Face à la cité des 800-Logements se dresse un autre campement qui compte des dizaines de familles. Deux familles voisines de palier ont choisi de se mettre côte à côte au campement. Elles ont même aménagé un petit espace commun qui leur sert de terrasse. Après le déjeuner, les deux familles se retrouvent pour discuter. Leurs membres n’hésitent pas à monter dans leurs appartements pour quelque raison mais ne s’y attardent jamais, malgré les déclarations des experts du CTC qui leur ont affirmé que les immeubles de cette cité sont classés verts. Les chefs de famille ne veulent rien entendre de ces paroles qui n’ont été accompagnées d’aucun document officiel.

«Ils sont venus consulter et ont vu que nos immeubles étaient fissurés de partout. S’ils disent que nos appartements sont classés verts et qu’il n’y a aucun risque, ce ne sont que des paroles. Si on me donne un document officiel qui affirme que cette habitation n’est pas menaçante, je retournerai dans mon appartement. Autrement, je resterai ici», a rétorqué violemment un des chefs de famille.
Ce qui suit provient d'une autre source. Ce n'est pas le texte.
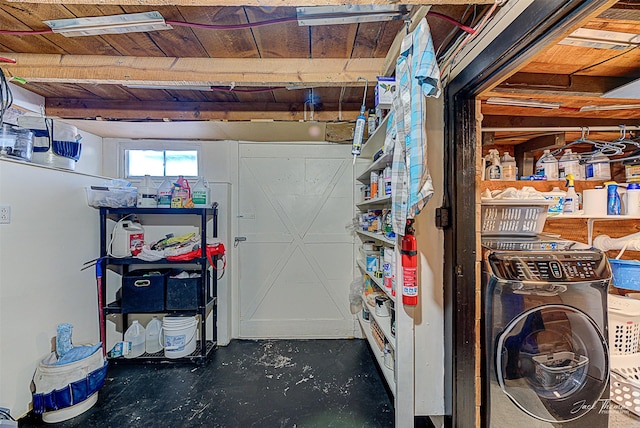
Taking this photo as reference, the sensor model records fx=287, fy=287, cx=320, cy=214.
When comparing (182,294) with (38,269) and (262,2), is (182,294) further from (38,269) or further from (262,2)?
(262,2)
Rien ne pourra dissuader ces familles effrayées, même pas la vue de leurs petits, baignant dans leur sueur. Le petit Nadjib n’aurait pas fini son bol de chorba n’était la faim qui le tiraillait. A la cité du 11-Décembre, là où l’on voit les «fameuses» habitations transformées en mille-feuilles, de même qu’aux coopératives immobilières qui l’avoisinent, le décor est le même depuis la catastrophe. Deux semaines plus tard, rien n’a changé. Les anciens habitants de ces quartiers y reviennent, hasardeux, pour emporter quelques effets personnels, bravant les risques. L’un d’entre eux s’est approché de nous, pour dénoncer la lenteur avec laquelle opèrent les pouvoirs publics. Notre interlocuteur a confirmé le passage des experts du Contrôle technique des constructions mais il regrette que ces derniers ne travaillent pas en collaboration avec les présidents des coopératives immobilières qui connaissent aussi bien les survivants que ceux qui ont péri dans leurs quartiers :

«Nous connaissons tout le monde dans ces quartiers et nous aurions pu fournir une liste complète des victimes et des sinistrés pour barrer la route aux profiteurs qui se sont immiscés parmi nous ; mais personne ne nous a consultés pour vérifier les listes qui ont été dressées».
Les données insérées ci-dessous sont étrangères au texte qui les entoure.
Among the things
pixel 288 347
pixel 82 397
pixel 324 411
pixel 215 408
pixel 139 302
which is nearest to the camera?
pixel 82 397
Nous avons appris par la suite que les présidents des coopératives immobilières affectées par la catastrophe se sont retrouvés, jeudi soir, pour discuter de la situation. Reste à savoir si leurs remarques et conclusions seront associées aux décisions qui porteront sur la prise en charge des sinistrés.

La mer… exorciste ?!

Nous avons continué notre chemin pour aboutir sur le front de mer, où étaient visibles des amas de poussière, se dégageant des décombres des premières cités déblayées. C’est un site immense où reposaient, tel un cimetière, les restes des maisons qui abritaient autrefois une vie et des familles. Incrédules, peut-être, ou inconscients, quelques garçons jouaient sur la plage alors que les plus jeunes se baignaient. La ville, quant à elle, semblait s’être vidée de toute vie. Même la résidence universitaire mixte qui apportait son lot d’ambiance à une agglomération qui ne dormait jamais en été s’est éteinte peu à peu avec le départ de ses locataires. Ces derniers avaient comme délai le 25 mai dernier pour quitter leurs chambres. Les raisons sont apparentes. D’une part, les circonstances actuelles. De l’autre, la décision de report des examens prononcée par le ministre de l’Enseignement supérieur.
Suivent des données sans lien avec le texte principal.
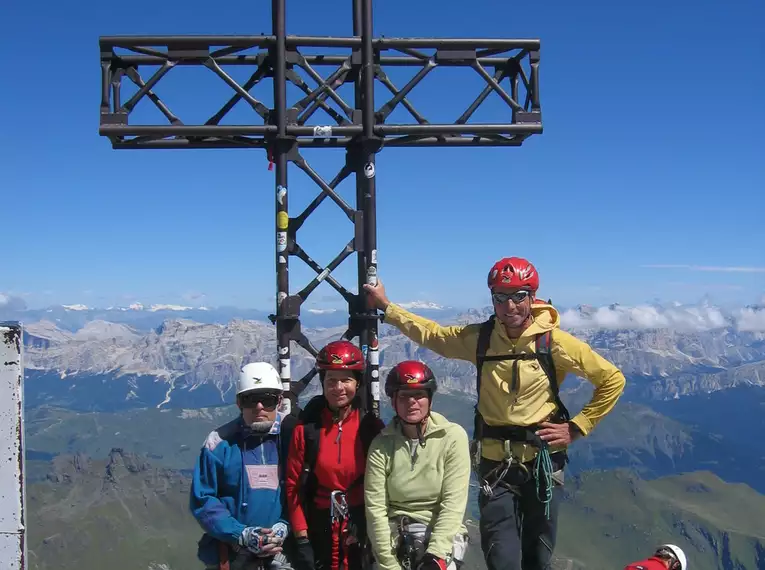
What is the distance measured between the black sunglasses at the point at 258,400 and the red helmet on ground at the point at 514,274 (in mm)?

Les Bordjiens au secours des Boudouaouis

Boudouaou était plus animée que le centre de Boumerdès. La vie semblait reprendre timidement ses droits. Le centre-ville a retrouvé une animation presque habituelle. Les commerces ont rouvert, contrairement à Boumerdès où quelques boutiques, notamment des fast-foods et des vendeurs de glace, ont repris leurs activités pour parer au plus pressé.

Le travail de solidarité entrepris par des associations caritatives ne s’est pas arrêté pour autant. A l’école primaire Mohamed-Tébessi, un groupe constitué de cadres et de techniciens formant l’association «Solidarité sociale» se démène depuis plusieurs jours pour nourrir des centaines de sinistrés et de déshérités frappés par le même malheur. Cette association est arrivée sur les lieux deux jours après le séisme, en provenance de Bordj Bou Arréridj.

Aidée dans sa noble mission par la wilaya, qui a mobilisé certains de ses cadres, voire aussi le chef cuisiner de la résidence de wilaya, cette association a décidé de faire le déplacement pour «venir en aide à des frères et sœurs algériens, victimes du sort».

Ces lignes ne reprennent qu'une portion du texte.